We collected all null pointer dereference bugs in all of our testing projects. Since Infer was not able to compile all testing projects 444Some projects require build tools such as those provided by defects4j that Infer does not have access to., we collected 58 null pointer dereference bugs from Lang, Math, Flink, Closure, WICKET and Mockito. On those projects, Infer reports 1008 null pointer dereference bugs in total. After manually verifying the reports according to the ground truth, we confirm that Infer detects only one of them. In comparison, NeurSA is able to detect 42 buggy methods with 138 warnings. With the top-3 prediction mode at the line-level, NeurSA achieves 71.4% recall, in other words, by scanning three lines in each buggy method, developers are able to precisely locate 30 out of the 58 bugs.

Worth noting we only validate Infer’s report according to the existing bugs, it is possible that Infer detects potentially unknown bugs. In other words, there might have been true bugs contained in the 1008 warnings reported by Infer.

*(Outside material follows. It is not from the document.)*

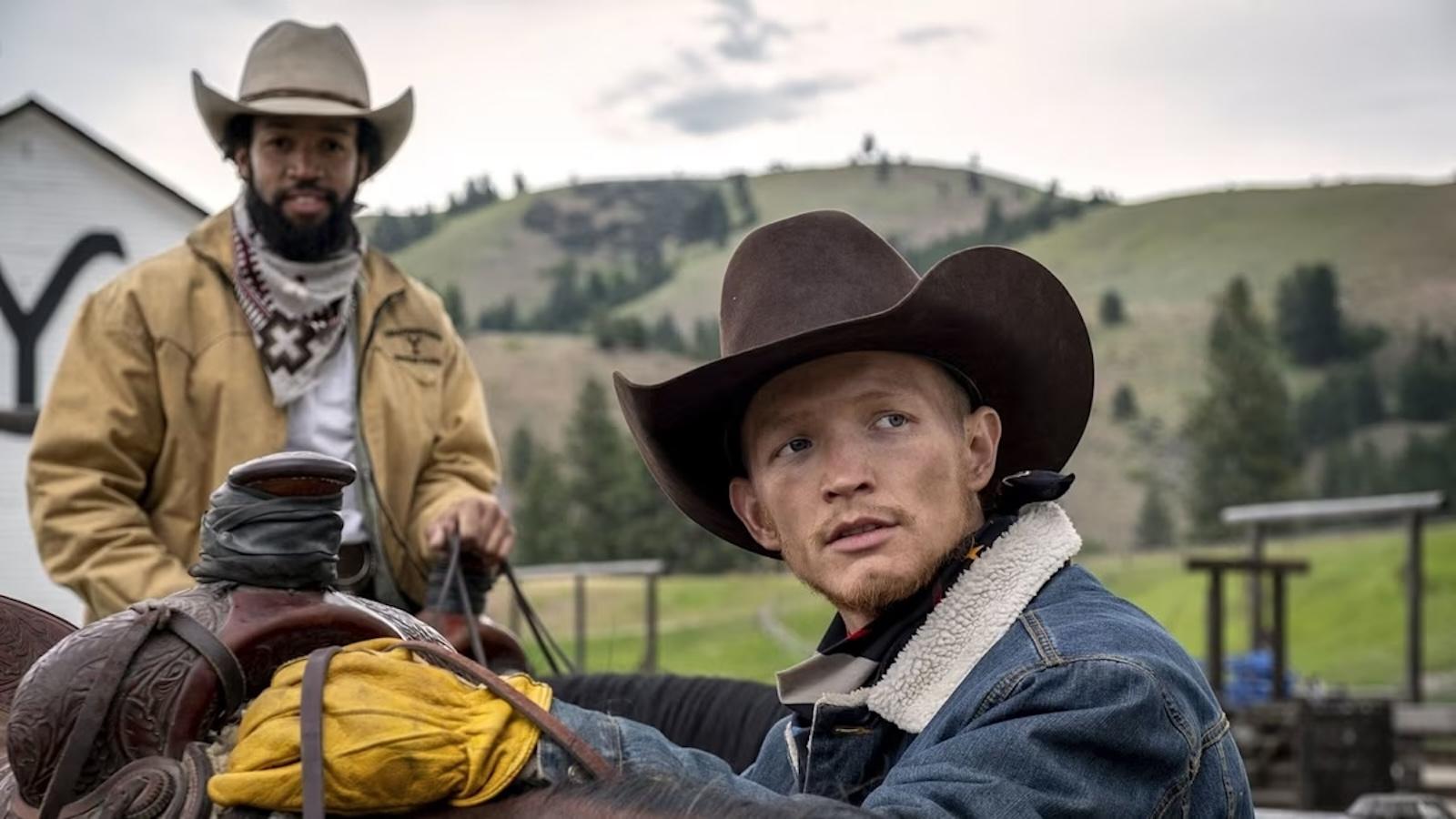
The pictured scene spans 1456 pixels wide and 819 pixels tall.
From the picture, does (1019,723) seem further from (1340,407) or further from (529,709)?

However, since NeurSA and Infer use the same ground truth, it is equally possible that other bugs reported by NeurSA may also be true positives.

Overall, we demonstrate the neural bug detector instantiated from NeurSA is significantly more precise than Infer in catching the null pointer dereference bugs.

7. Discussion

This section discusses matters pertaining to the design of NeurSA and performances of the three neural bug detectors built on NeurSA.

7.1. Dealing with Noise

Recent studies (Kim et al., 2011) have discovered that the datasets used for training bug detectors can be noisy. We discuss two potential sources that could introduce noise in our datasets.

First, bugs types can be mislabeled (e.g. null pointer dereference can be labeled as an array index out of bound). As explained in Section 3.1, we determine the type of a bug by matching key words in the bug report. Even though the correctness can not be guaranteed, it is fair to disregard mislabeling as a serious issue. Because the nature of the three types of bugs we deal with is very different. Unless developer made a mistake in describing the bug in the report, the way we determine a bug type should be reliable.

Second, identifying a buggy method based upon the code patches is unsound. It is entirely possible for developers to commit quick hack around instead of fixes that address the root cause of the bug. However, since our datasets are well-studied in the literature (e.g. defects4j and bugs.jar), noise caused by imprecise fixes should be minimal. To confirm our hypothesis, we randomly pick 100 bugs in our datasets for manual inspection, and we find that all of them have not only the correct labels of bug types but also the correct locations in the method.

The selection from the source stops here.